I think the best literature is that which attempts to bring the basic human experience to light. I know that there is a different story for every individual person on this big ball of dirt, but the inner workings of all 6.5 million of them are not terribly different – only the circumstances. We all love, hate, cry, laugh, eat, sleep and struggle. The best writers can tell you things about yourself and your fellow human beings that you didn’t know you already knew. On Beauty by Zadie Smith is one of those.
On Beauty is the story of a family. There are lots of details about this family I could tell you – the mother is a black Americanwoman from the south and the father is a white Englishman. The husband is a professor of Art Criticism who is very cerebral, the wife is a hospital administrator who is very emotional. They have three children who are smart and funny and very, very different. They live in the Boston area. The children are all in their late teens-early 20s. The marriage is going through a rough patch.

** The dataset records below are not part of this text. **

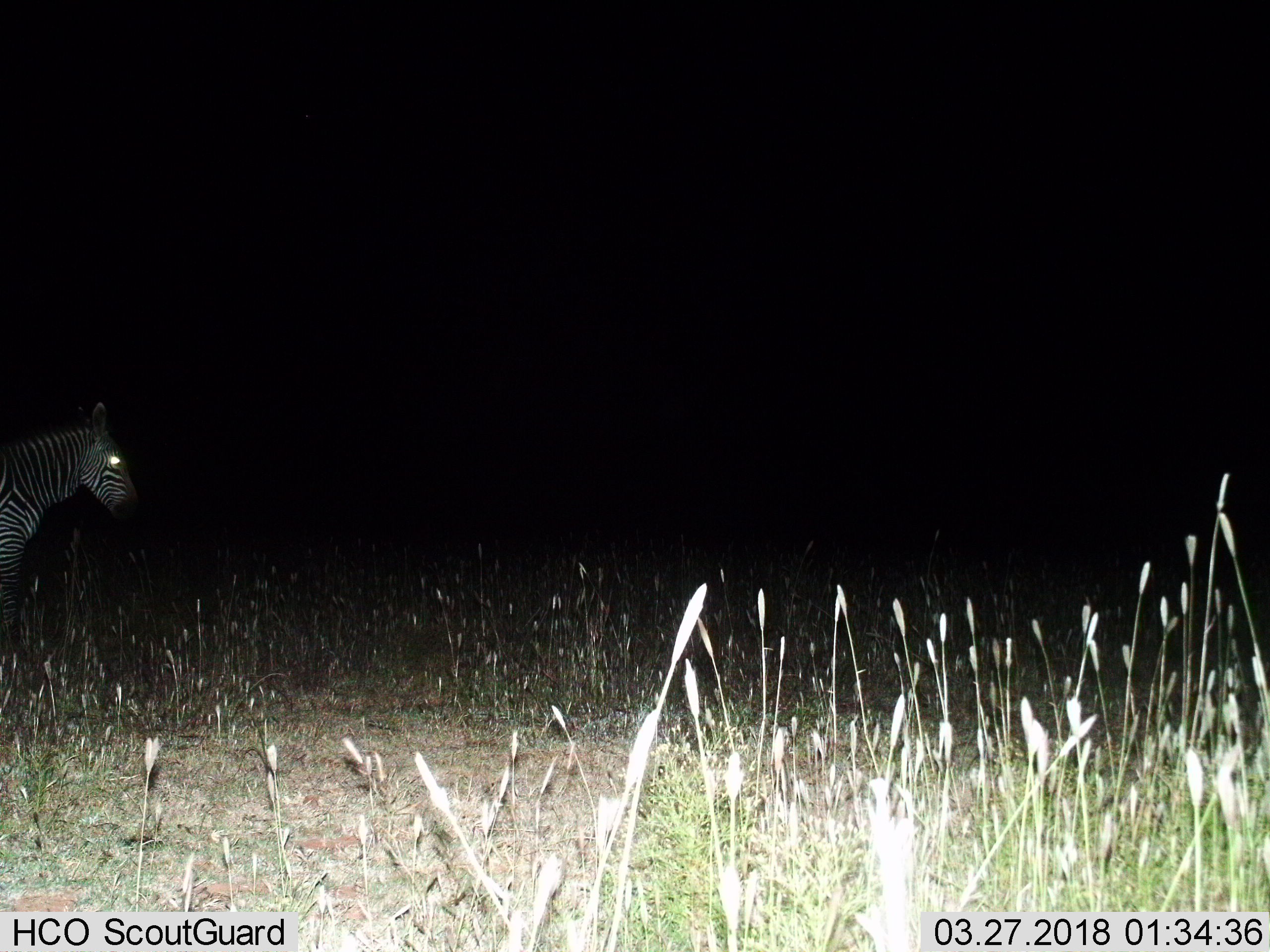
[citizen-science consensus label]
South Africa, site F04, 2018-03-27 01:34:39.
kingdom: Animalia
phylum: Chordata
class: Mammalia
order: Perissodactyla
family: Equidae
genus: Equus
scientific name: Equus zebra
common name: mountain zebra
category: zebramountain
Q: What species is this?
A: Zebramountain (mountain zebra) (Equus zebra).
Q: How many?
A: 1.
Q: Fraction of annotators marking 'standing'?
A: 38%.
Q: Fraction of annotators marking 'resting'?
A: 0%.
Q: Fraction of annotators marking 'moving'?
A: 62%.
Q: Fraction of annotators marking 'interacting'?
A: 0%.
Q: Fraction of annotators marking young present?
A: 0%.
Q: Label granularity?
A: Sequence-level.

But those are just facts. They are sharply depicted but merely the backdrop on which this novel is painted. The title is On Beauty, and that beauty comes in lots of flavors here, but they ultimately lead back to the central beauty – love. Not sappy romantic love – real-life, hard-core, everyday all day love. Husbands, wives, children, siblings, parents, family, friends. The love that ties them together, causes them pain and heals their wounds. It wrenches the heart and makes it new. Smith shows us how love looks – how it cannot exist without pain and forgiveness and clarity and commitment.
In case I’ve been unclear up to this point, let me just state for the record – I love this book. I love it for a dozen reasons – the writing is fabulous, the family dynamics are powerfully and painfully accurate in detail and texture. It takes place on a college campus full of over-educated brainiacs who use the ‘cancer of their intellect’ to avoid facing their emotions (as I did for much of my life). All its characters are beautifully flawed human beings. But the reason this book will remain on my shelf forever (now that I finally own it) is because of one passage.

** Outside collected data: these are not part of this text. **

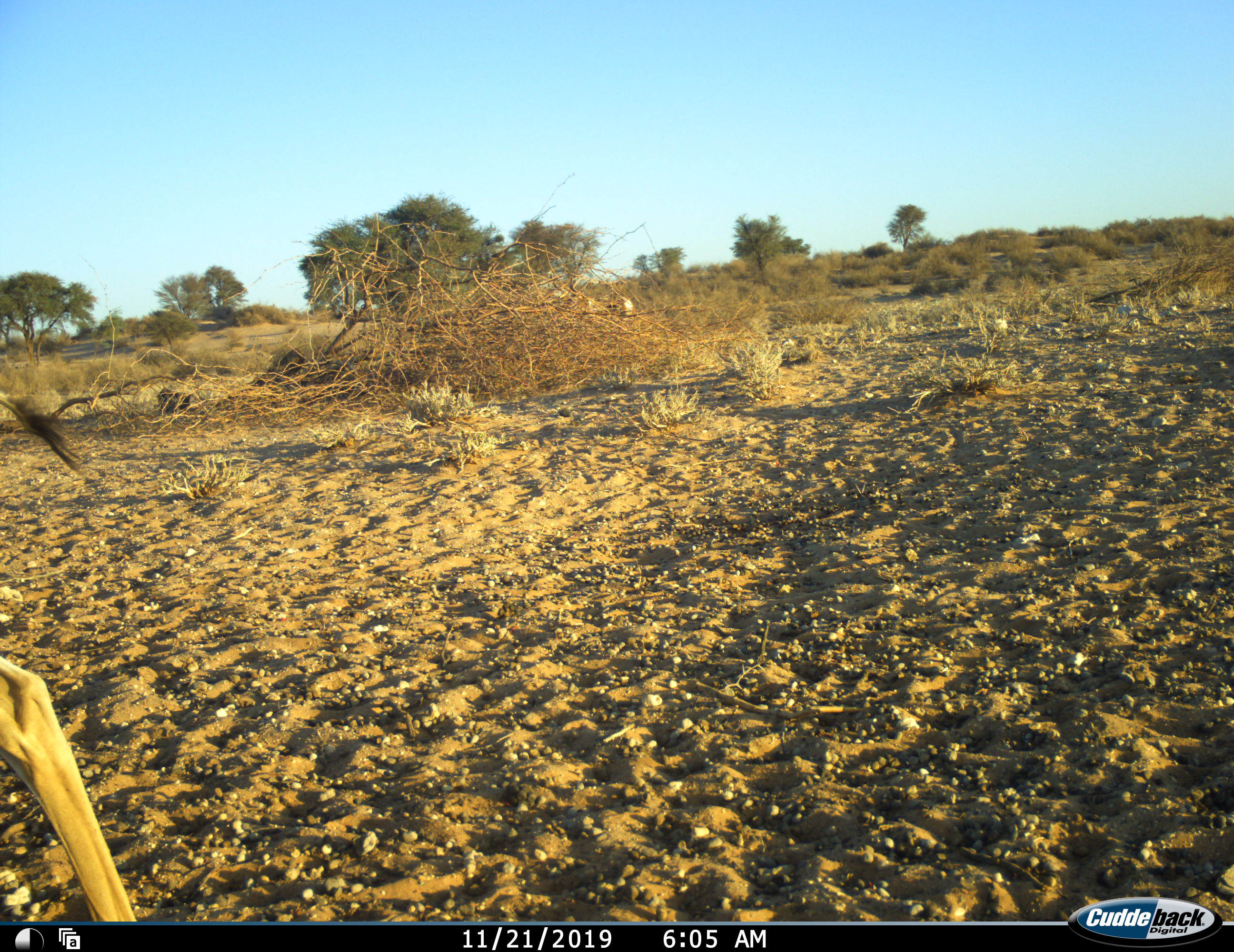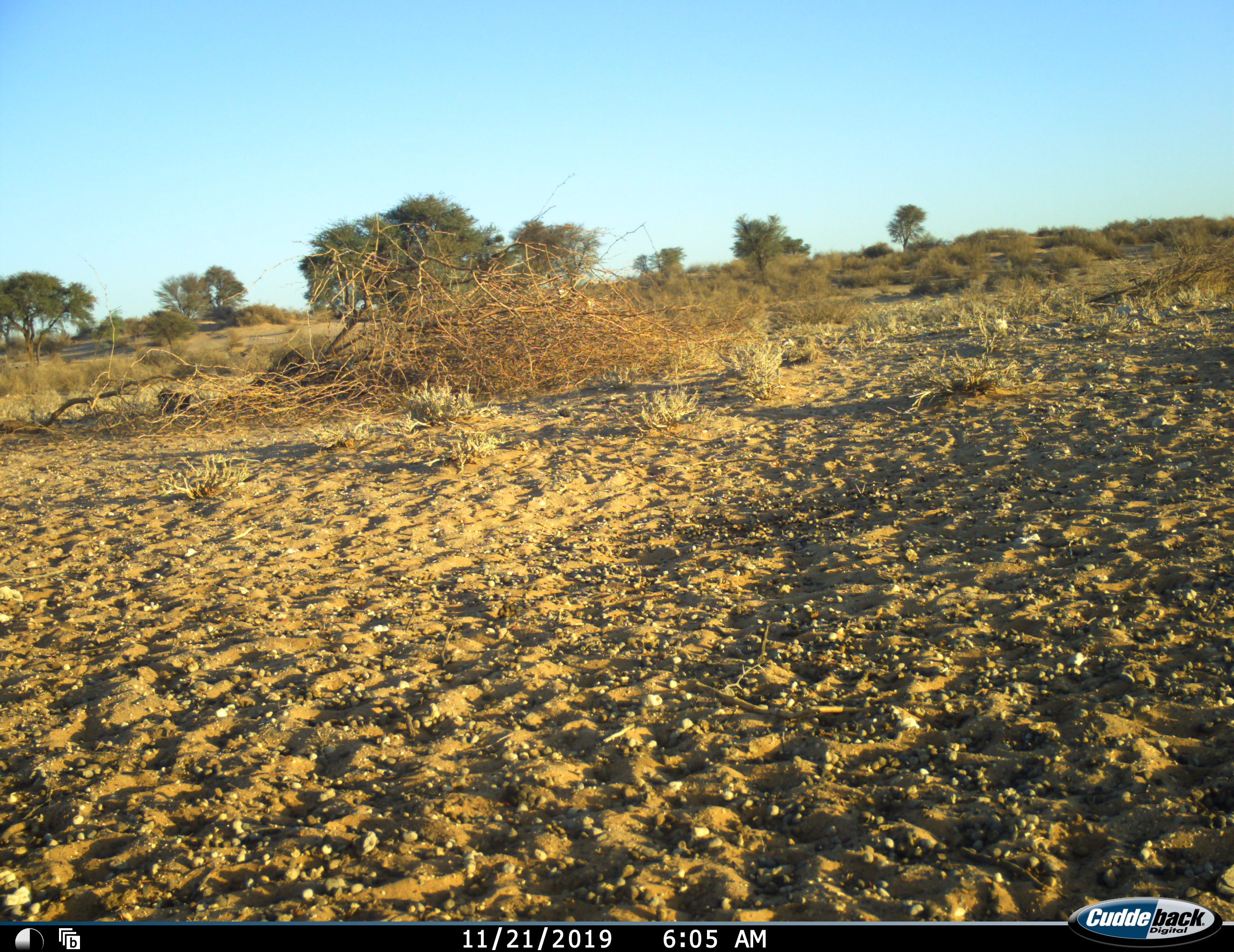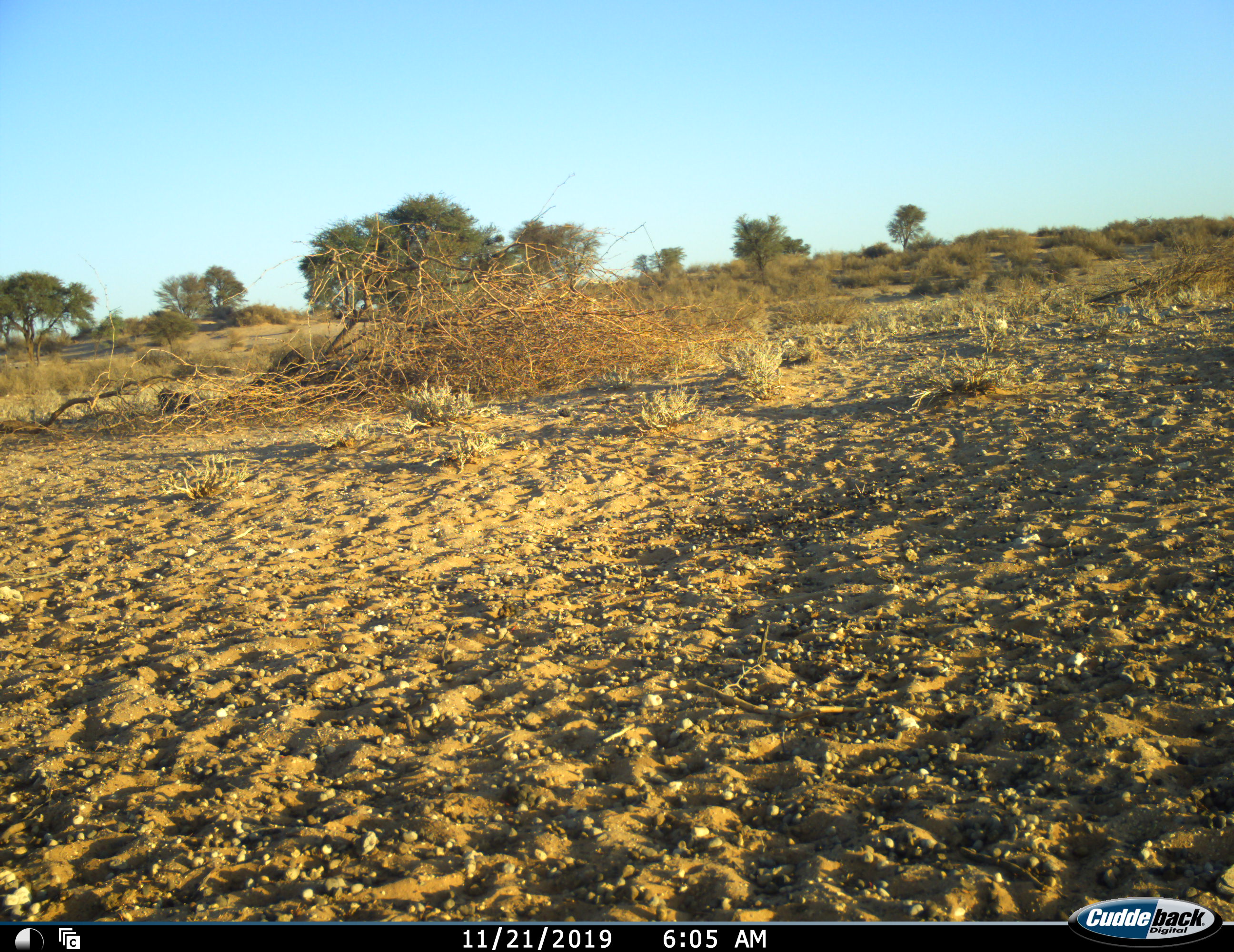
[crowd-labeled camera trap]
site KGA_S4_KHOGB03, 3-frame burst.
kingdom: Animalia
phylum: Chordata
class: Mammalia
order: Artiodactyla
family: Bovidae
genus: Antidorcas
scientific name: Antidorcas marsupialis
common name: springbok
Springbok (Antidorcas marsupialis), count 1. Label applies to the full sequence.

I read this book several years ago (it was published in 2005) and wrote this passages down in a journal I have for quotes that resonate powerfully within me. This one is a favorite out of those – one that, while I can’t quote it word-for-word, I never forget is in there.
The three siblings in the book (aged 16 to 22) have just bumped into each other serendipitously on a street corner, and to celebrate they go have coffee together. The oldest brother, Jerome – just back from college for the holidays – is basking in the happy glow of being with his siblings:
Before the world existed, before it was populated, and before there were wars and jobs and colleges and movies and clothes and opinions and foreign travel – before all of these things there had been only one person, Zora, and only one place: a tent in the living room made from chairs and bed-sheets. After a few years, Levi arrived: space was made for him; it was as if he had always been. Looking at them both now, Jerome found himself in their finger joints and neat conch ears, in their long legs and wild curls. He heard himself in their partial lisps caused by puffy tongues vibrating against slightly noticeable buckteeth. He did not consider if or how or why he loved them. They were just love: they were the first evidence he ever had of love, and they would be the last confirmation of love when everything else fell away.
Makes me tear up every time I read it. This passage made me feel guilty for not giving my son siblings. It makes me want to pick up the phone and call my sisters and tell them I love them. I’ve never read anything that comes close to portraying how being a sibling feels to me. And I want to thank Zadie Smith for that gift, and share it with all of you.